When you outgrow Prometheus monitoring

 

 

Since it was first developed by SoundCloud in 2012, Prometheus has grown into the de-facto standard for monitoring in cloud-native environments. It was the second project, after Kubernetes, to be graduated by the Cloud Native Computing Foundation (CNCF). When Prometheus first emerged, most companies were relying on StatsD and Graphite for monitoring, but as the world shifted to microservices-oriented architecture on container-based infrastructure, companies found these legacy tools insufficient. 

Prometheus monitoring was not only designed to be simple to operate, quick to set up and provide immediate value out of the box, but it offered a label based approach to monitoring data. This allows users to pivot, group and explore their data along many dimensions which is far better suited for modern cloud-native architectures than the flat hierarchy structure implemented by statsD and Graphite. Largely for those reasons — and the backing of the CNCF — Prometheus has become the clear leader in open source cloud native monitoring. 

The widespread adoption of Prometheus has also changed some of the core dynamics in the monitoring industry. Most — if not all — technologies in the cloud-native landscape provide instrumentation out of the box in the open source Prometheus format. It’s not just the instrumentation either, the standardization of PromQL as the monitoring query language means everyone benefits from the broader community of shared Grafana dashboards and Prometheus alert definitions. A modern user of software no longer needs to depend on the black box magic of the monitoring vendor’s agent for instrumentation or be locked in to vendor specific dashboarding and alerting. All of this is now provided and maintained by the producers of the software and the broader community – and it’s all open. 

Prometheus’ single binary implementation for ingestion, storage, and querying makes it ideal as a light-weight metrics and monitoring solution with quick time to value — perfect for cloud-native environments. But simplicity and ease has its trade-offs: as organizations inevitably scale up their infrastructure footprint and number of microservices, you need to stand up multiple Prometheus instances, which requires significant management overhead. 

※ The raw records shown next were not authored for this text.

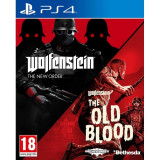 Wolfenstein The New Order & The Old Blood Double Pack PS4 Xbox One, Actiune, 18+, Multiplayer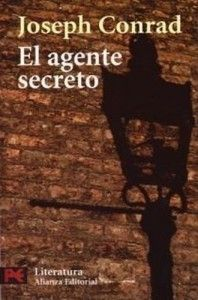 022b.agente secreto
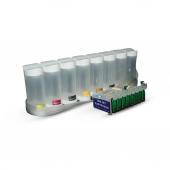 Epson R2000 Uyumlu Bitmeyen Kartuş Sistemi
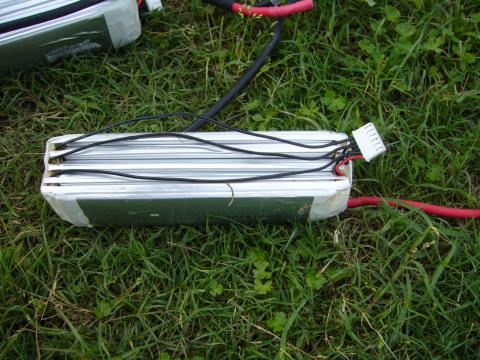 P1000656_convert_20100703194339.jpg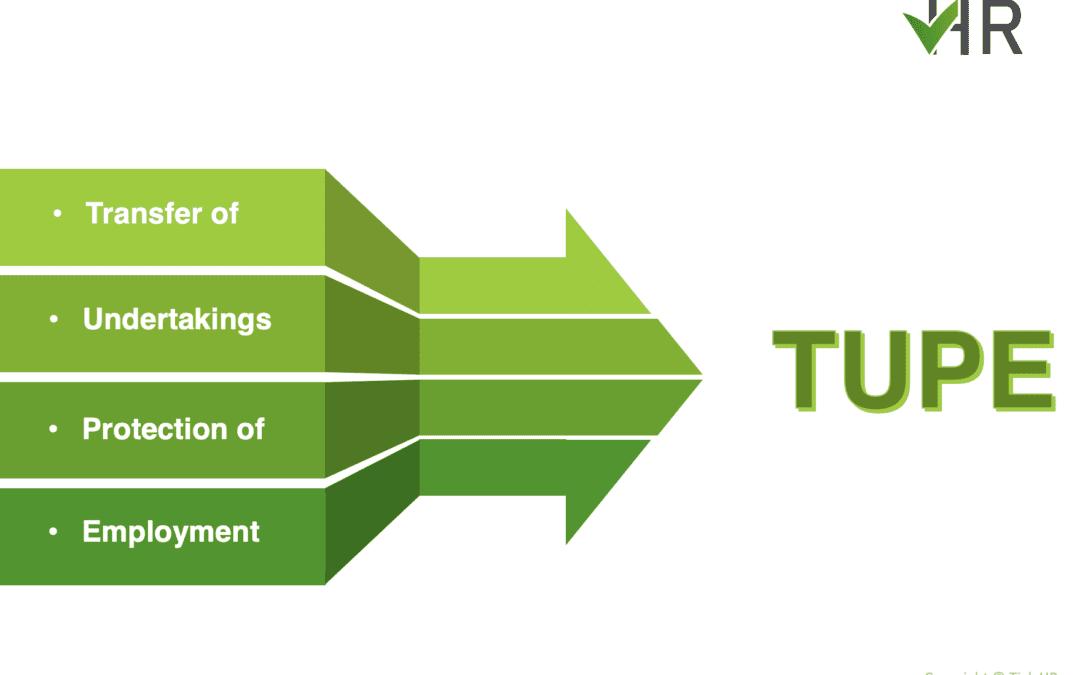 TUPE Explained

Case study: Tecton outgrows Prometheus monitoring

The challenges with Prometheus monitoring at scale

Prometheus was originally designed in the early days of cloud-native architectures — before organizations were seriously scaling their cloud native applications. At scale, using managing Prometheus starts to introduce pain and problems for both the end users of the data as well as the team that manages it. Here are some of the ways that Prometheus management starts to break down at scale:

Increased management overhead for SREs and platform teams

Here’s a typical scenario that many users run into: You start out setting up one Prometheus instance to scrape your services, but as you either scale-up the number of instances per service — or scale-up the number of services — the data can no longer fit in a single Prometheus instance. In response, organizations will typically spin up another instance of Prometheus. However, this results in two separate instances with data split between them, leading to several additional challenges, the first of which is the additional management overhead from sharding. In order to keep the Prometheus instances balanced, you must set up a distributed architecture. This leads to several design decisions, for example: Do you shard across services or across service instances? You also will need to make sure you know how many metrics are exposed from each endpoint and how quickly the number of services or service instances is going to increase in order to split the data relatively evenly.

Reduced productivity — due to cognitive overload — for developers

One of the most critical, yet often overlooked, challenges with running multiple Prometheus instances is that it burdens developers with added cognitive load. Each time a user runs a query, they must first remember which instance to query their data from. In a system with only two or three instances, this may only add a few seconds, but in an environment with dozens of Prometheus instances, this creates a significant slowdown. On top of that, as you add more Prometheus instances and shard them further, historical data is not transitioned. The result is that the user may need to look across multiple instances for historical data.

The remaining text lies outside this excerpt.